>> Begin
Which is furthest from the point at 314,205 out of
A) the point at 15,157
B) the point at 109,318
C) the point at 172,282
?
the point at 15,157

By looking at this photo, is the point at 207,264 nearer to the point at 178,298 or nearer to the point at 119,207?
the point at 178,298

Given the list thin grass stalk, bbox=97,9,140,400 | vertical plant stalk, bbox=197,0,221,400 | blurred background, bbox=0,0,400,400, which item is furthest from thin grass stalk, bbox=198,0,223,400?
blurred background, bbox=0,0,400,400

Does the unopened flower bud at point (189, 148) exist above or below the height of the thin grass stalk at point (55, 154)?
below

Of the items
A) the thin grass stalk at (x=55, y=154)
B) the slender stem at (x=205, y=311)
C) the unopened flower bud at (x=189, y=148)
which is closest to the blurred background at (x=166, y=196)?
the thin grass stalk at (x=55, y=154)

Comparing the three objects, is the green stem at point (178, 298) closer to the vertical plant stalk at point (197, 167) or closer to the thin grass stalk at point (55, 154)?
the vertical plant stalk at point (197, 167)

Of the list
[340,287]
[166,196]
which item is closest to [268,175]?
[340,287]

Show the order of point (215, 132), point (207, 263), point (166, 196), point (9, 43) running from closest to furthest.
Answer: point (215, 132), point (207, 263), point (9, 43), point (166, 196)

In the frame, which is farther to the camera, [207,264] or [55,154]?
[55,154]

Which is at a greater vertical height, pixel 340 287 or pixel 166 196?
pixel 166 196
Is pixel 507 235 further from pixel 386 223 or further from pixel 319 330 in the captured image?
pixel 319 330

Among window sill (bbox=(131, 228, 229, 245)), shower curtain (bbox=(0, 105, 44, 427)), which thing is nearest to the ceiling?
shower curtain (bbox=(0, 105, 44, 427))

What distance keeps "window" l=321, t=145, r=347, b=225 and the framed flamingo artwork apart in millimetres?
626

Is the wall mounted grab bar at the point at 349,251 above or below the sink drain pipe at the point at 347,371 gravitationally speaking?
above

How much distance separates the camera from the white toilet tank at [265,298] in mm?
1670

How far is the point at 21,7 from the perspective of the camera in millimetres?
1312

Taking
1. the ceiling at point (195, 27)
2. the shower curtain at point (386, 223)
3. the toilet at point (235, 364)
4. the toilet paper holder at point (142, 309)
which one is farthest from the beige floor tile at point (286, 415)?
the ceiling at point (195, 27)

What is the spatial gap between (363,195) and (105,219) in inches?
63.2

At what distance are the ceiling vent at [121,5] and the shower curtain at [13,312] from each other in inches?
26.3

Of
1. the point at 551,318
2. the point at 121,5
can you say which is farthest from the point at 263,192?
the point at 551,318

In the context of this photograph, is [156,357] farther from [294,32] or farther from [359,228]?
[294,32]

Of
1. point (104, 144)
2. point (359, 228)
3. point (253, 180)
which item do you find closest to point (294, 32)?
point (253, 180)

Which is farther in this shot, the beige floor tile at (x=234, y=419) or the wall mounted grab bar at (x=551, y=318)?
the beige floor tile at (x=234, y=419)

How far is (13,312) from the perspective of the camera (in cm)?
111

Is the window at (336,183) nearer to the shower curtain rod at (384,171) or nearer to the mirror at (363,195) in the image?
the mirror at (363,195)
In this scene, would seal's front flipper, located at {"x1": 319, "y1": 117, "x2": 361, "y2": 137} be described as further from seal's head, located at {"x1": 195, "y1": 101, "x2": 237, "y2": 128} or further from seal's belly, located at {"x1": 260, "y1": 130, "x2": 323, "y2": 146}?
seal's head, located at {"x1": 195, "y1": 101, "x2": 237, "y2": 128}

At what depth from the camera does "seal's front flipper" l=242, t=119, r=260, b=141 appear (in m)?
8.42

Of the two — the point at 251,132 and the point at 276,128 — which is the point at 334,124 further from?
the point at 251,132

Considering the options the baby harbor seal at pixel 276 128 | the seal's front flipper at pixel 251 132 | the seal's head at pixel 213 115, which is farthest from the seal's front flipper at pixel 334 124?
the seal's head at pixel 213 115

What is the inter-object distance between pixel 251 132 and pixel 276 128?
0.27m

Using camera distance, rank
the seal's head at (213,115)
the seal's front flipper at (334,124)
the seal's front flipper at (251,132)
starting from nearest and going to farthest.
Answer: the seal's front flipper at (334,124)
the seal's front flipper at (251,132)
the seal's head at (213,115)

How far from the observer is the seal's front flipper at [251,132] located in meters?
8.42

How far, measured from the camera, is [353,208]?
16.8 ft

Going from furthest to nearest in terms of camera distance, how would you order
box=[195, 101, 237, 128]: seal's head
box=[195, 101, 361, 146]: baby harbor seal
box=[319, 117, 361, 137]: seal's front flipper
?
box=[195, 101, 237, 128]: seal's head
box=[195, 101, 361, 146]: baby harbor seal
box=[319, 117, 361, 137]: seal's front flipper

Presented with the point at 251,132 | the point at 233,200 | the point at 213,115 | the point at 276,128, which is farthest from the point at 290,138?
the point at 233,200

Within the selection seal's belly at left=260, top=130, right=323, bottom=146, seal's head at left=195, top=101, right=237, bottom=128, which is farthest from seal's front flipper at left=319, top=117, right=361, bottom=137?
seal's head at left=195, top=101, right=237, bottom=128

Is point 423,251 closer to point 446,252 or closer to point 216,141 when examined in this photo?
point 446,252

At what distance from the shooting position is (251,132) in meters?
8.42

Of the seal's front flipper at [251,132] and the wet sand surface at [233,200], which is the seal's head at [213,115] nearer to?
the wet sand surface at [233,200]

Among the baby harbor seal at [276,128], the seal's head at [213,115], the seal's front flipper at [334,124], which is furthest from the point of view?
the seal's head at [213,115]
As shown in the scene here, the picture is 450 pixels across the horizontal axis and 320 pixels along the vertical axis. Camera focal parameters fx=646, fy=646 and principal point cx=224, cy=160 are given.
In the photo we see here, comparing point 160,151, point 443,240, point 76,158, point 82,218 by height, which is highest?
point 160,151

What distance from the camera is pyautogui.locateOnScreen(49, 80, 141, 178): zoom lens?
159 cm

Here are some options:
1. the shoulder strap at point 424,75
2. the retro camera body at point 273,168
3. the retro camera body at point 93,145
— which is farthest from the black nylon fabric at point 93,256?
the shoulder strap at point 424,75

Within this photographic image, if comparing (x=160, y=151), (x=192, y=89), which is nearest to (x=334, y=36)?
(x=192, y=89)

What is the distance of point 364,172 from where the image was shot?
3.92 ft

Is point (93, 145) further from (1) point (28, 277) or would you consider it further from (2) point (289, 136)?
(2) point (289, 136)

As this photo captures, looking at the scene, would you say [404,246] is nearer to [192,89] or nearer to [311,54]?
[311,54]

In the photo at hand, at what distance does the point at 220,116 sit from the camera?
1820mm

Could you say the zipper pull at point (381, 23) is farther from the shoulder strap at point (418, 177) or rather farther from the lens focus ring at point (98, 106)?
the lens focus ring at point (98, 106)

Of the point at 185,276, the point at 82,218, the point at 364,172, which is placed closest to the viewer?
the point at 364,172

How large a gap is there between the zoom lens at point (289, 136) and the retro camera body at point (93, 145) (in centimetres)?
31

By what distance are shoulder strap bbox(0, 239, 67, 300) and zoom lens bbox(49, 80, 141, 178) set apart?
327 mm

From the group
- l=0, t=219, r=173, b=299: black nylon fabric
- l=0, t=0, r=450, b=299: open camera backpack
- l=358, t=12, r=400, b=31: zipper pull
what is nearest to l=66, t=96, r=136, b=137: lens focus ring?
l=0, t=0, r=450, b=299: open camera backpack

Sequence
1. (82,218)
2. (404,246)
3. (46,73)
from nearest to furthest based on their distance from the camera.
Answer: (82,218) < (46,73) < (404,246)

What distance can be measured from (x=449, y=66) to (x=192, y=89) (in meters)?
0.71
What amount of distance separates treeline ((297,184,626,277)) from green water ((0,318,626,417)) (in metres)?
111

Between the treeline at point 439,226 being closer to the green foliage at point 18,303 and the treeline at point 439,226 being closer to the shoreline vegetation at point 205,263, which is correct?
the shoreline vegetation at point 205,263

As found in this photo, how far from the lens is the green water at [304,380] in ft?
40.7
>> End
# What is needed
Reproduce exactly the line containing "What distance can" and every line after it through the end of the records above, and nothing else.

# Correct result
What distance can be measured from (x=449, y=66) to (x=192, y=89) (in meters)?
0.71
What amount of distance separates treeline ((297,184,626,277)) from green water ((0,318,626,417)) (in metres)?
111

Between the treeline at point 439,226 being closer to the green foliage at point 18,303 and the treeline at point 439,226 being closer to the shoreline vegetation at point 205,263, which is correct?
the shoreline vegetation at point 205,263

As found in this photo, how far from the lens is the green water at [304,380] in ft?
40.7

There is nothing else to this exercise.